■ INSTRUCCIONES ■
Según el texto sobre Ibon Martín, ¿cuál es el título de la novela que ha publicado estos días?

■ SECCIÓN DE TEXTO ■
Gaviotas en Katxola, de la mano de Ibon Martín

Ibon con Angel, al fondo Peio en la kupela dedicada a Miguel Gallastegi

Lejos quedó su nido de los mares, mecido por tormentas

De invierno, en calma luminosa los veranos.

Ahora su queja va, como el grito de almas en destierro.

Quien con alas las hizo, el espacio les niega.

Luis Cernuda

«Gaviotas en los parques»

Las ha traído Ibon Martín, el bardo de Aiete.

Ibon es uno de los más reconocidos autores del País Vasco

Estos día ha publicado “La hora de las gaviotas”

En la trama, las palmípedas sobrevuelan inquietas la marinera Hondarribi; la ciudad se ha vestido con sus mejores galas para celebrar el alarde…más abajo copiamos ilustrativos fragmentos de la novela.

■ EXTRACTO DE DATOS ■
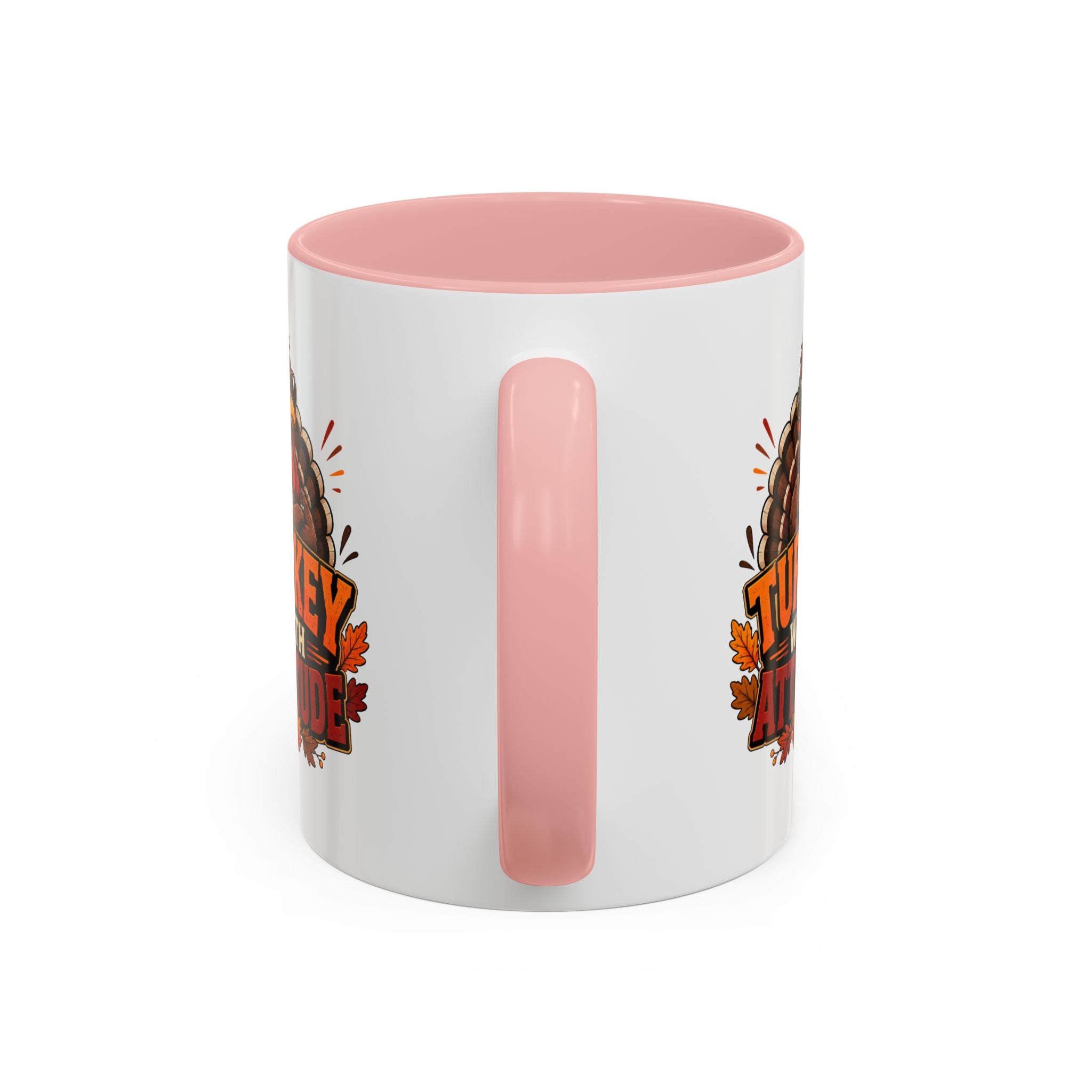 Thanksgiving Mug Turkey With Attitude Coffee Mug — Funny Thanksgiving Accent Mug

■ RESPUESTA AL EJERCICIO ■
«La hora de las gaviotas».